Aired October 20, 2022 - 07:00   ET



JOHN BERMAN, CNN ANCHOR: The judge ordered these emails to be turned over to the January 6th committee because he says they contain evidence of crimes, specifically conspiracy, to defraud the United States and felony obstruction. The same judge in March said that Trump more likely than not committed federal crimes in trying to obstruct the congressional count of Electoral College votes on January 6th.

BRIANNA KEILAR, CNN ANCHOR: Joining us now CNN Senior Crime and Justice Reporter Katelyn Polantz. Tell us a little bit more about this, because this was about attorney/client privilege, but, of course, if there's criminality, the privilege doesn't exist.

KATELYN POLANTZ, CNN SENIOR CRIME AND JUSTICE REPORTER: Right. So, John Eastman was trying to keep these emails away from the House select committee and actually any other investigators who may want to get them. And this is the second time this judge has found that these emails should be released, they can't be protected specifically because they could be evidence of the furtherance of a crime. It's called a crime fraud exception to attorney/client privilege. It allows investigators to get access to things.

And this really is a monumental finding from a federal judge. It does two things, potentially very quickly. Right now, Eastman is in a position where these emails could be released to the House select committee. Previously, they got emails right around January 6th. This is a much wider portfolio, the entire month of December of 2020 leading up, so, a lot of additional context that the House may not have had before.

And then the second thing that it does is it has a federal judge on paper looking at documents that could be potential evidence and saying what they actually mean. And his finding is that these emails, eight of them in particular, could show a crime in progress.

KEILAR: Any indication what is actually in these emails?

POLANTZ: Yes. And, actually, that's one of the things about this opinion. The judge walks through what he's finding and why these could be furtherance of a crime in these eight emails in particular, four of them, he says, are part of the lawsuits, the lawyers of Trump knowing that they're filing lawsuits that could potentially delay -- they're acknowledging it could delay the certification of Congress for the presidency on January 6th.

*-*-*

[Work required]
Please answer these questions using the transcript:
(a) What crimes does the judge say the emails contain evidence of?
(b) What period do the emails now ordered released cover?
(c) Of the eight emails, how many does the judge say are part of the lawsuits?

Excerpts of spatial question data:
*-*-*

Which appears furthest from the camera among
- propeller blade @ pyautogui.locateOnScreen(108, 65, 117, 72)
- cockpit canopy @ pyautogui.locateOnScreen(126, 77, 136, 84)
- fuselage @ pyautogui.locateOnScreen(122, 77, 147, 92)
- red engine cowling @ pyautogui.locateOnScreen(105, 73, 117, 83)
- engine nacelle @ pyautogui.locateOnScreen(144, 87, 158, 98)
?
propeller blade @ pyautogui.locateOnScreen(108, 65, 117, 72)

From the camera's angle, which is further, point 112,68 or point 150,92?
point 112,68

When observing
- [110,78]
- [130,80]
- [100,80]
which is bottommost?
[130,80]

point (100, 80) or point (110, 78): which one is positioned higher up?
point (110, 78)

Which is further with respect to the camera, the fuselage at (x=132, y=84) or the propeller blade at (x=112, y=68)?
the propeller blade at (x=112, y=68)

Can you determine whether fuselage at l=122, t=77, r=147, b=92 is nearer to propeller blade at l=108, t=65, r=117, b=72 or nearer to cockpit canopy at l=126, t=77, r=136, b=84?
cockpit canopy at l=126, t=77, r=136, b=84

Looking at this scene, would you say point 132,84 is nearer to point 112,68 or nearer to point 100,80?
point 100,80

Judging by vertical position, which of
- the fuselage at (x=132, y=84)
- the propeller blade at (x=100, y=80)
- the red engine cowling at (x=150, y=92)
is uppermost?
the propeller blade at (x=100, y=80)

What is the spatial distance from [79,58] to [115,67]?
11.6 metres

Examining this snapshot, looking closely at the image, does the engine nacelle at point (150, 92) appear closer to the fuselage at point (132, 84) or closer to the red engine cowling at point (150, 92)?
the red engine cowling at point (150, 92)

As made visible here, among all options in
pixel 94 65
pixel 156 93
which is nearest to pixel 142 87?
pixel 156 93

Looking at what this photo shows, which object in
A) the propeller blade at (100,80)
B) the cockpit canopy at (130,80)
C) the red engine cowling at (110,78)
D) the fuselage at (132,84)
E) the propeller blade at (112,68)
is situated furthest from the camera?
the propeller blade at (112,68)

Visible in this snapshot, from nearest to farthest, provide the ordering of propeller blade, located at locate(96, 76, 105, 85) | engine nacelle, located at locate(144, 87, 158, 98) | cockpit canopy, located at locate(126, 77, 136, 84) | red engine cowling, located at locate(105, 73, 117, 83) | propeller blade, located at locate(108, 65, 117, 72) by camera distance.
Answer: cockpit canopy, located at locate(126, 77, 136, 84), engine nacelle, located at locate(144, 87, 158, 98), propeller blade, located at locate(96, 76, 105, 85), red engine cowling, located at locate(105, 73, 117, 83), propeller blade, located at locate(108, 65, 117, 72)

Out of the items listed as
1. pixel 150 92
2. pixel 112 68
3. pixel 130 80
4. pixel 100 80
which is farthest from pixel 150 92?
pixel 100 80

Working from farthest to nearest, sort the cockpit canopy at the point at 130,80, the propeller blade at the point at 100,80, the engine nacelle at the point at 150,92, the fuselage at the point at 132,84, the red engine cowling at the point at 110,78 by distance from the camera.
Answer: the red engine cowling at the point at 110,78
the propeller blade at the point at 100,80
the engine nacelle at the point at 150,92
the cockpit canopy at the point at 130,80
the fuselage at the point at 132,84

*-*-*

[The completed task]
(a) Conspiracy to defraud the United States and felony obstruction.
(b) The entire month of December 2020.
(c) Four.